Pelican Parts Forums - View Single Post - Lousy day

Z-man · Z-man's Garage

Got a call at 4:30am about a production server that had a hardware failure that effected the SAN Storage it was attached to. (I'm the SAN guy here at work). So I grab my clothes, jump in the car and come into work to verify that nothing has changed on the SAN environment. This after not being able to convince the guy on the other side of the phone that the SAN doesn't simply 'break' by itself - if there are no warning lights or if the box doesn't "phone home" to IBM, there simply is no problem. We're talking about enterprise level storage here - 5 9's stuff - Raid five with dynamic sparing, dual fibre connected servers -- there's so much redundancy built into the SAN fabric. I mean, if a cooling fan in the storage device (IBM ESS 2105-800) stops, the other cooling fans actually increase their RPM's in order to keep the box at the optimum temps.

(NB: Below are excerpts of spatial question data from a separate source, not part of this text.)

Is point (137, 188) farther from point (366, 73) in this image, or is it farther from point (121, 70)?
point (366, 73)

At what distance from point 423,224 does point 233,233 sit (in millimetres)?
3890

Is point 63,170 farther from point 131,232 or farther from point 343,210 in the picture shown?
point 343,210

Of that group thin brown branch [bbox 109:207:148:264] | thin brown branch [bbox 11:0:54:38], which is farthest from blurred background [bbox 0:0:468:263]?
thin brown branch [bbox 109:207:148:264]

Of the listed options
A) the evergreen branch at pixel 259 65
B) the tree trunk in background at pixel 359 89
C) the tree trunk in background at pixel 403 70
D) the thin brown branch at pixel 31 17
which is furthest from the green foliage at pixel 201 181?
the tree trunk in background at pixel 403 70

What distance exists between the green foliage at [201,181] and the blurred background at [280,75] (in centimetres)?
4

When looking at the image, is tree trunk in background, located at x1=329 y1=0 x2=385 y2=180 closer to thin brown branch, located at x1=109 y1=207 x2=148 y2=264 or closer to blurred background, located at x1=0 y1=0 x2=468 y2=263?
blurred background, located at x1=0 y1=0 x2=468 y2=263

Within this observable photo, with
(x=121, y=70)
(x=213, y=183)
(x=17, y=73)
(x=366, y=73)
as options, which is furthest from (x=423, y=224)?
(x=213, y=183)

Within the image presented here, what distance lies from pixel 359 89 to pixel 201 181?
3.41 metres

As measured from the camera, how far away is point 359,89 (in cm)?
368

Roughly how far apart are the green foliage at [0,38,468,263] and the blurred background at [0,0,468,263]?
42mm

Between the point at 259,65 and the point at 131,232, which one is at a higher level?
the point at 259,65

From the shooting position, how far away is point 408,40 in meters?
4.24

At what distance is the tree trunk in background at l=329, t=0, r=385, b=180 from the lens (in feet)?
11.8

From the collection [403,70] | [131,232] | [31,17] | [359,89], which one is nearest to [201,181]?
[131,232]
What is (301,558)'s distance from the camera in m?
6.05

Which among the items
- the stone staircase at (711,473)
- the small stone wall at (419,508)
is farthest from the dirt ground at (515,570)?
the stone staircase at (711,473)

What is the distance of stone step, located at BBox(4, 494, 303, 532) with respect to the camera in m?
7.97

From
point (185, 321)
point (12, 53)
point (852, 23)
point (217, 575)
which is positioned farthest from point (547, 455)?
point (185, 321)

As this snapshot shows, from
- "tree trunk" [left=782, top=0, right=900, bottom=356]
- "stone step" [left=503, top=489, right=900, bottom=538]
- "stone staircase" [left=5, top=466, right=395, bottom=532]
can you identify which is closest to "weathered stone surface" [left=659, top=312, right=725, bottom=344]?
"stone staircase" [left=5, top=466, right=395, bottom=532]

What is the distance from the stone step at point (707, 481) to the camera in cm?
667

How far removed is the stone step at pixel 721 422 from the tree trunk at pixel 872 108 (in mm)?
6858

Oh, and by the way, I'm supposed to coordinate a disaster recovery of an important Linux server at an IBM sight about an hour from work this morning. Hoping that I can verify the SAN, and then jump over to IBM and kick off the DR test without skippnig a beat. Ah the best laid plans of men...

Ok, so anyway, I get my butt into work early - 5:30/6-ish, and verify the system. Sure enough, everything's fine on the SAN side, but the lousy Microsoft servers cannot connect. The operating system on DB9 is completely corrupt and has taken a non-releasable reserve on a LUN (logical disk) that DB10 needs to see. (Note: I hate Microsoft Clustering - it's about the worst server/SAN methodology I have ever worked with). We come to this conclusion around 10:00am. (I was supposed to kick off the DR test around 8:00am. Four people are anxiously awaiting my arrival - but I gotta work on produciton first. Two of them decide to come into work instead. Good call.)

Oh, and in the meantime, I'm getting slammed left and right with a million other production related problems. BTW: A little less than a year ago, my college was fired. Why? Harassment. (Yeah, she was harassing me - to the point that as soon as she came back from her appointment with HR, where she was told explicitly to leave me alone, she ripped me a new hole. Infront of our boss. That was the last straw.) So half the staff was eliminated, but the work has increased ever since then. And they will not fill her position with someone else. Why? The company has decided to freeze all open positions to save money. Thank you very much. Remind me NOT to be a company man.... but I digress...

By around 1:00pm they call off the DR test. At least I didn't have to worry about going up there AFTER work to get the test done, though there was talk of doing so, since, after all, we have the site until midnight tonight!

So I'm putting out fires left and right - trying to get work done, and all the while, I'm supporting this Microsoft Cluster-F***k. Removing logical luns, adding luns, verifing the zones in the McData SAN fabric, removing disks on the IBM storage box, adding them....basically turning the disks upside down to try to get these freakin' servers to both see all the disks.

Meanwhile, I contact IBM to assist. They dial into the box, and as I suspected, the box is running just fine. The reserve is on the software level. and there are two ways to resolve:
1. Get the original system that had the reserve back online
2. Do a POR on the storage box. (POR = POWER ON RESET, IE: REBOOT the box.) Mind you, this is a production box - with about 17 TB (that's terabytes) of production data on it. With DB9/DB10 down, it's only effecting about 300-400 users. Bring this box down, and the whole company infastructre suffers. Nation wide. All our important stuff. Basically business would grind to a halt and the company would loose money. Big time.
So we all wisely chose option #1. Problem is, it is going to take a long time to recover the bad operating system - we were hoping the Raid 5 disks could rebuild the two failed drives (it didn't) so plan two was to recovery from Tivoli backups. (that finally worked...but I'm getting head of myself here...)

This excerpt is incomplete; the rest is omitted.